The Cuban Revolution No Longer Enchants / Iván García

Jean Paul Sartre and his wife, Simone de Beauvior, with Che in Havana in the '60s.

Left behind was the romantic stage, when a notable majority of leftist intellectuals pinned their hopes on the Revolutionary hurricane of Fidel Castro and Che Guevara.

A Cuba that clouded the reason of heavyweights in the world of letters such as Jean Paul Sartre, Julio Cortázar and José Saramago has lost its steam.

The “snob appeal” and the novelty of hundreds of poets, painters, musicians casually strolling through the streets of Havana in the ’60s, surrounded by the bustle of soldiers, where there was no hour for appointments and conversations could well last three days and two nights, said adiós long ago.

Gone to a better life are the talks on Castro’s yacht, spear fishing and drinking rum, while the guerrilla commander, with his ever-present cigar and his mania for talking without listening to others, spoke of his lavish plans that would convert the sugar-cane island into a Caribbean paradise.

Like every Utopia, it collapsed. The Cuban government no longer casts a spell on the planet’s intellectuals. It started to play hardball. The Revolution was institutionalized in the ’70s and then came the Five Grey Years. Along with the ridiculous plans dictated by the bureaucrats.

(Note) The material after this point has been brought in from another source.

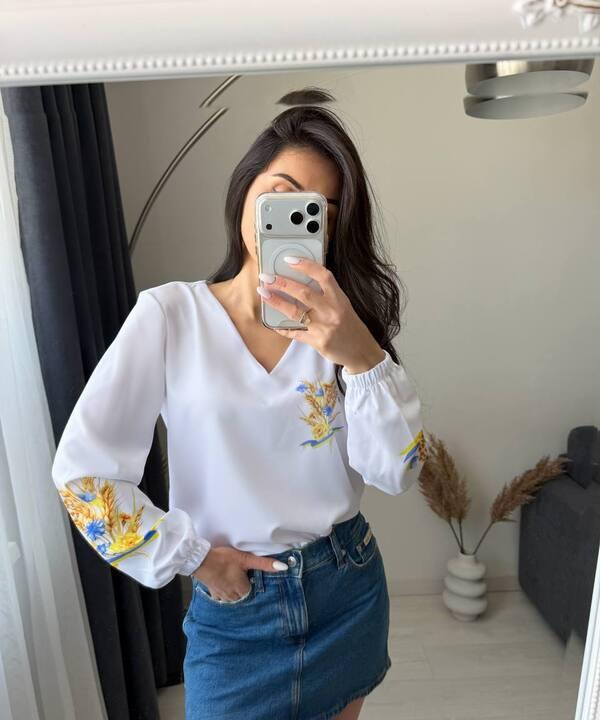 Блуза женская из софта свободная с длинными рукавами и V образным вырезом с вышивкой демисезонная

The illusion died.

Cuba allied itself to the USSR and some intellectuals were condemned to ostracism, for being gay or for not reflecting the epic deeds of Castro and his Revolution in their works.

Then Real Socialism took over almost all aspects of Cuban cultural life. The pavones* came to the fore and guys such as Heberto Padilla were in prison. Giants such as Lezama or Virgilio Piñera were regarded with disfavor. Mediocre writers like Manuel Cofiño were applauded.

Some European and Latin American intellectuals broke the unwritten agreement of support and devotion for Fidel Castro. Vargas Llosa threw the first stone. It was not taken well, because a majority of the notable men of letters still believed in the righteous work of the bearded Caribbean.

In Franco’s Spain, “liberals” like the Seville attorney Felipe González and a colorful club of Iberian thinkers and artists read the extensive speeches of Castro in one sitting.

Che was an icon. To visit the shrine of the Cuban Revolution was more exciting than a tour of Paris.

Havana began its decline. Slowly it lost its allure as a dazzling metropolis. Cutting cane was an obligation for Cubans and a hobby for foreigners. Indeed, scarcities mounted and buses were rare. People dressed as in Mao’s China, but an entire people tightened their belts and pledged to take heaven by storm.

By the ’80s, the enchantment was gone. Bad news reached the dreamy European intellectuals: Cubans also wanted to earn money, dress well, wear name-brand perfumes, drive nice cars, travel the world as tourists and visit Disneyland.

Despite Cubans’ capitalist aspirations, artists in the style of Víctor Manuel, the Catalan Joan Manuel Serrat or Joaquín Sabina continued to appreciate the son of a Galician soldier who had gone to the island to preserve, at any price, the most precious jewel in the Spanish crown.

With the fall of the Berlin Wall and the disappearance of the once powerful Soviet Union, hundreds of leftist intellectuals began to look at Cuba through a magnifying glass. It was obvious: There were no presidential elections. Castro started to see himself like a newly minted Napoleon, sending his troops to different African countries.

If you have opinions which differ from those of the government, you could go to prison. And the people continue to live badly and eat little, with a ration book in force since 1962. Hundreds jumped the fence of an embassy, or launched themselves in a rickety raft on a shark-filled sea, looking for freedom and a better life on the other shore.

And now we come to the 21st century. Castro continued the same. Blinded by his Numantian position and imprisoned opponents. In 2003, the Portuguese José Saramago said, “Up to this point, I’ve gone along.” Spanish musicians, artists and intellectuals also grew tired of applauding the comandante, who now seemed like an old fraud. They didn’t care if the fault was Fidel Castro’s or the United States’. That fact is that many decided not to return to Cuba.

The death of Orlando Zapata Tamayo, political inertia, economic disaster, and the desire among a growing part of Cuban society for political changes, set off alarms and touched the sensibilities of European intellectuals.

Now the Revolution is cornered by the criticisms of cultured people throughout the world. Ana Belén slammed the door. Bosé and Juanes don’t see the situation clearly. And though still wearing kid gloves, they are aware that something is not working on the island.

Every day there are more desertions from the army of admirers of the olive-green Revolution. Few are left. Eduardo Galeano in Uruguay. A silent and ill García Márquez who says nothing, more from loyalty and friendship for Castro than from conviction.

The truth is that those who currently blindly support the Castro brothers are a tiny chorus. The great and famous flew away several springs ago.

*Translator’s note: “Pavon” means “peacock” and also refers to Luis Pavon Tamayo who headed the Cuban Culture Council during this time of heavy censorship.